• [Instructions]
- A) In the llvm-mca article, which Linux code was under examination when the need to check performance across CPU generations arose?
- B) Continue the article on using llvm-mca to predict the CPU cycle impact of code changes, starting after its final sentence.

• [Page extract]

━━━━━━━━━━━━━━━━━━━━━━━━━━━━━━

Using llvm-mca for predicting CPU cycle impact of code changes

Way back in the distant past, when the Apple ][ and the Commodore 64 were king, you could read the manual for a microprocessor and see how many CPU cycles each instruction took, and then do the math as to how long a sequence of instructions would take to execute. This cycle counting was used pretty effectively to do really neat things such as how you’d get anything on the screen from an Atari 2600. Modern CPUs are… complex. They can do several things at once, in a different order than what you wrote them in, and have an interesting arrangement of shared resources to allocate.

So, unlike with simpler hardware, if you have a sequence of instructions for a modern processor, it’s going to be pretty hard to work out how many cycles that could take by hand, and it’s going to differ for each micro-architecture available for the instruction set.

When designing a microprocessor, simulating what a series of existing instructions will take to execute compared to the previous generation of microprocessor is pretty important. The aim should be for it to take less time or energy or some other metric that means your new processor is better than the old one. It can be okay if processor generation to generation some sequence of instructions take more cycles, if your cycles are more frequent, or power efficient, or other positive metric you’re designing for.

Programmers may want this simulation too, as some code paths get rather performance critical for certain applications. Open Source tools for this aren’t as prolific as I’d like, but there is llvm-mca which I (relatively) recently learned about.

llvm-mca is a performance analysis tool that uses information available in LLVM (e.g. scheduling models) to statically measure the performance of machine code in a specific CPU.

the llvm-mca docs

So, when looking at an issue in the IPv6 address and connection hashing code in Linux last year, and being quite conscious of modern systems dealing with a LOT of network packets, and thus this can be quite CPU usage sensitive, I wanted to make sure that my suggested changes weren’t going to have a large impact on performance – across the variety of CPU generations in use.

There’s two ways to do this: run everything, throw a lot of packets at something, and measure it. That can be a long dev cycle, and sometimes just annoying to get going. It can be a lot quicker to simulate the small section of code in question and do some analysis of it before going through the trouble of spinning up multiple test environments to prove it in the real world.

━━━━━━━━━━━━━━━━━━━━━━━━━━━━━━

• [Dataset entries]
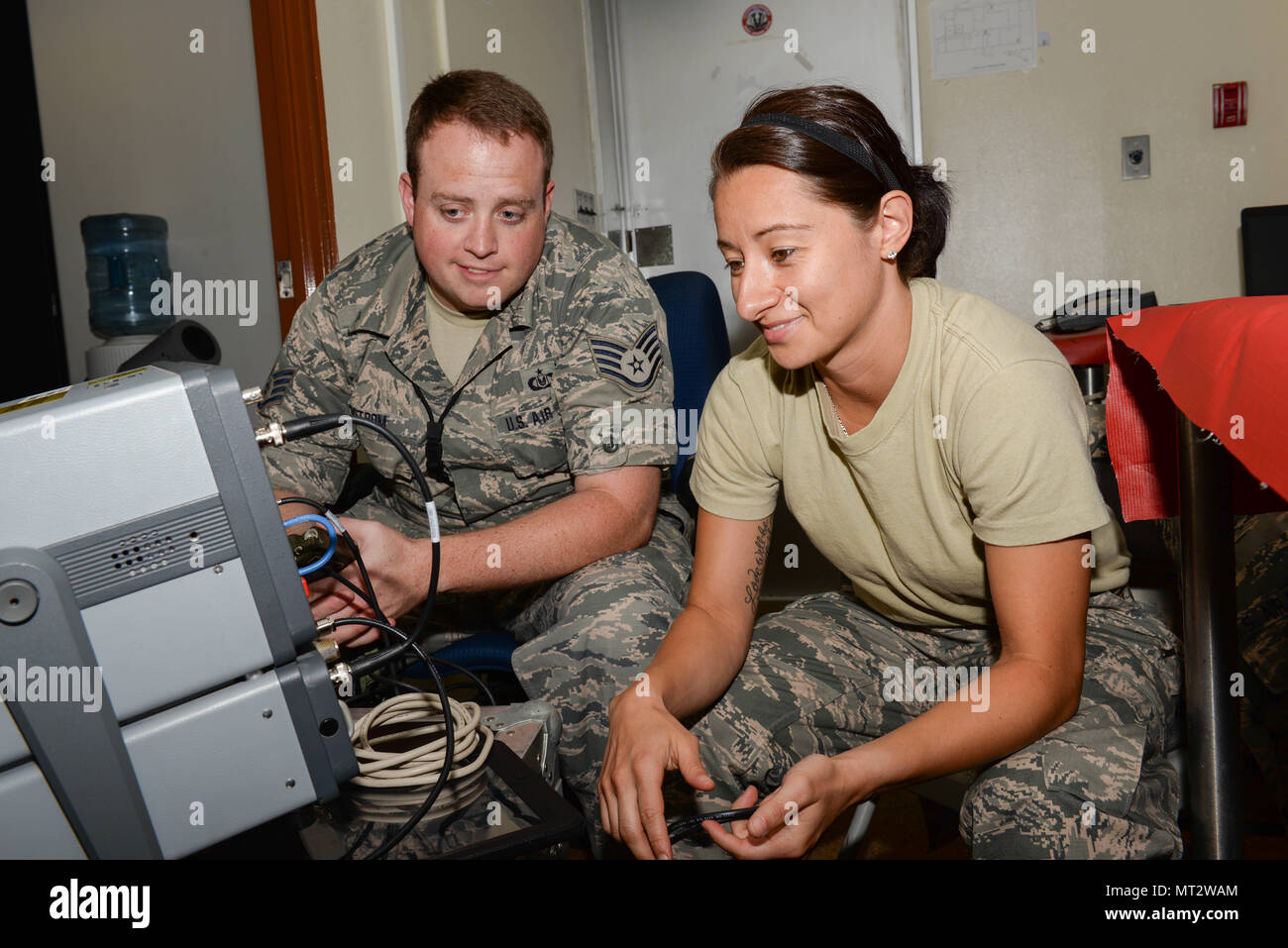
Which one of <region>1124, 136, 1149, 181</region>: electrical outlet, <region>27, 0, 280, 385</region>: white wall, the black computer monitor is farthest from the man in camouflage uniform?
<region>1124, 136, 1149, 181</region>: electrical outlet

━━━━━━━━━━━━━━━━━━━━━━━━━━━━━━

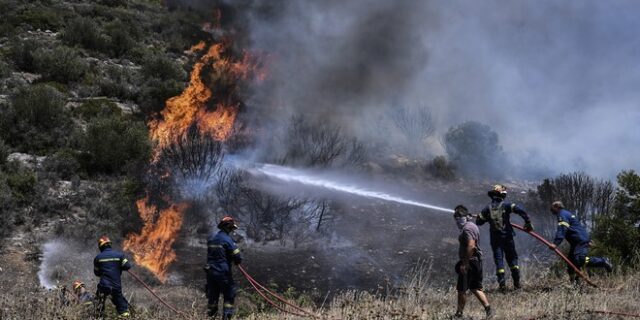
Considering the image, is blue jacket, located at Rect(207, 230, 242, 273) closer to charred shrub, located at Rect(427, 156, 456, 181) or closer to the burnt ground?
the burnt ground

━━━━━━━━━━━━━━━━━━━━━━━━━━━━━━

• [Answers for this exercise]
- A) The IPv6 address and connection hashing code.

- B)
So, enter llvm-mca and the ability to try and quickly evaluate possible changes before testing them. Seeing as the code in question was nicely self contained, I could easily get this to a point where I could easily get gcc (or llvm) to spit out assembler for it separately from the kernel tree. My preference was for gcc as that’s what most distros end up compiling Linux with, including the Linux distribution that’s my day job (Amazon Linux).

In order to share the results of the experiments as part of the discussion on where the code changes should end up, I published the code and results in a github project as things got way too large to throw on a mailing list post and retain sanity.

I used a container so that I could easily run it in a repeatable isolated environment, as well as have others reproduce my results if needed. Different compiler versions and optimization levels will very much produce different sequences of instructions, and thus possibly quite different results. This delta in compiler optimization levels is partially why the numbers don’t quite match on some of the mailing list messages, although the delta of the various options was all the same. The other reason is learning how to better use llvm-mca to isolate down the exact sequence of instructions I was caring about (and not including things like the guesswork that llvm-mca has to do for branches).

One thing I learned along the way is how to better use llvm-mca to get the results that I was looking for. One trick is to very much avoid branches, as that’s going to be near complete guesswork as there’s not a simulation of the branch predictor (at least in the version I was using.

The big thing I wanted to prove: is doing the extra work having a small or large impact on number of elapsed cycles. The answer was that doing a bunch of extra “work” was essentially near free. The CPU core could execute enough things in parallel that the incremental cost of doing extra work just… wasn’t relevant.

This helped getting a patch deployed without impact to performance, as well as get a patch upstream, fixing an issue that was partially fixed 10 years prior, and had existed since day 1 of the Linux IPv6 code.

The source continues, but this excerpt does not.